Perhaps it’s just a question of logistics ie: too close to an expected runoff in the fall for the NDP to seriously consider the question – for now.

Whatever. The NDP seems keen enough about cleaning up its image. All of a sudden, the party of conscience is musing aloud about phasing out taxes for small business.

Unlike the previous NDP convention where Layton called for an immediate troop pull out from Afghanistan, there was no boffo moment at the Halifax confab.

But for part of the party’s traditional base, the motley-crew of activists pushing issues like decriminalization of pot, the weekend was a watershed moment.

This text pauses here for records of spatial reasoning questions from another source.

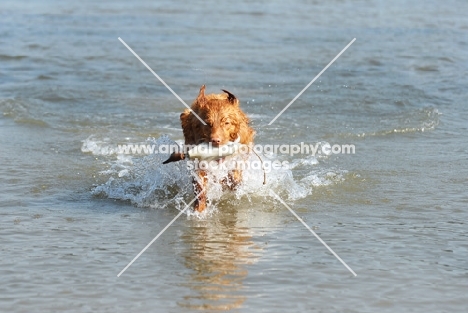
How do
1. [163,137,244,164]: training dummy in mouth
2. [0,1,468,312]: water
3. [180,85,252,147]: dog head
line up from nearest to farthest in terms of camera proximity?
[0,1,468,312]: water < [163,137,244,164]: training dummy in mouth < [180,85,252,147]: dog head

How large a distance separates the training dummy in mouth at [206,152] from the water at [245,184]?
62 centimetres

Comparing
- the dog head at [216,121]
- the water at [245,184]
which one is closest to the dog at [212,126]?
the dog head at [216,121]

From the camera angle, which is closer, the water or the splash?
the water

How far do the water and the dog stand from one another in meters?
0.29

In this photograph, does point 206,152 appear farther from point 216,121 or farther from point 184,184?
point 184,184

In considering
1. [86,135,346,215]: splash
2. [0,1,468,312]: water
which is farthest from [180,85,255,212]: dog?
[0,1,468,312]: water

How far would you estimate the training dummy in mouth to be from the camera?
7.38 metres

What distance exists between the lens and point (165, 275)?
6.09 meters

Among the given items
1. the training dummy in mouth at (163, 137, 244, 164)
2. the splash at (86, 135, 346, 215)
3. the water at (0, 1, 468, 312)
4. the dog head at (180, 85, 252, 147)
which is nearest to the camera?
the water at (0, 1, 468, 312)

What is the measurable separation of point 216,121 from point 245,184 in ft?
3.32

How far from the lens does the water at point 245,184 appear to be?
19.1 feet

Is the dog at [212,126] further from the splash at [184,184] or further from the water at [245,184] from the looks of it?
the water at [245,184]

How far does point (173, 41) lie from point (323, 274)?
46.2ft

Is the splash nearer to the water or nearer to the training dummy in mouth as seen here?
the water
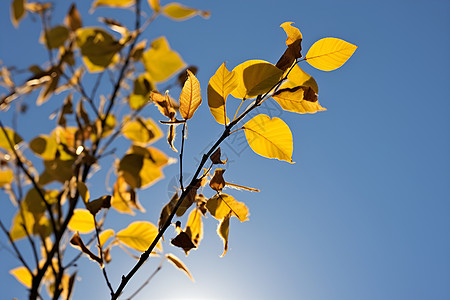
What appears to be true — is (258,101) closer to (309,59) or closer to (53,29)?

The NDP has officially, it seems, severed its ties to its radical fringe, killing a motion calling for an end to marijuana prohibition even before it got to the convention floor. It never came to a vote on the convention floor, hung up by a procedural oversight, or shenanigans by party brass, depending on your perspective.

No more hippy dipping for the Dippers. We’re a serious party now. Focussed on winning.

The grumbling among the pro-pot crowd in Halifax got louder over the treatment of former NDP candidate Dana Larsen.

Larsen, some of you will remember, ran for the NDP in West Vancouver-Sunshine Coast-Sea to Sky Country last time out.

Larsen was bounced after an embarrassing video surfaced on the CBC of him bonging up a storm, partaking in the earthly delights of the tree of knowledge, as it were.

Seems Larsen continued his pro-pot activism within the party, signing up support for that aformentioned motion to end pot prohibition for the Halifax gathering, post political daze. His End Prohibition group boasts some 800 party members.

Only, he says he was stripped of his observer status by convention organizers before he could get in the front door . And left to wander on the sidewalk outside to tell his story when he arrived in Halifax last Friday.

The NDP convention Facebook event page quickly filled with posts condemning the party’s decision. Larsen’s lobbying efforts around the pot prohibition issue – he helped cover some delegates’ travel expenses – are reportedly what got him the boot, seen by party brass as vote buying.

The new NDP? Seems like so long ago that Layton was shooting his own pro-pot video on Pot-TV. Back then, in 2003, the NDP leader was calling on young people and drug reformers to join the party. What a difference six years in Ottawa makes.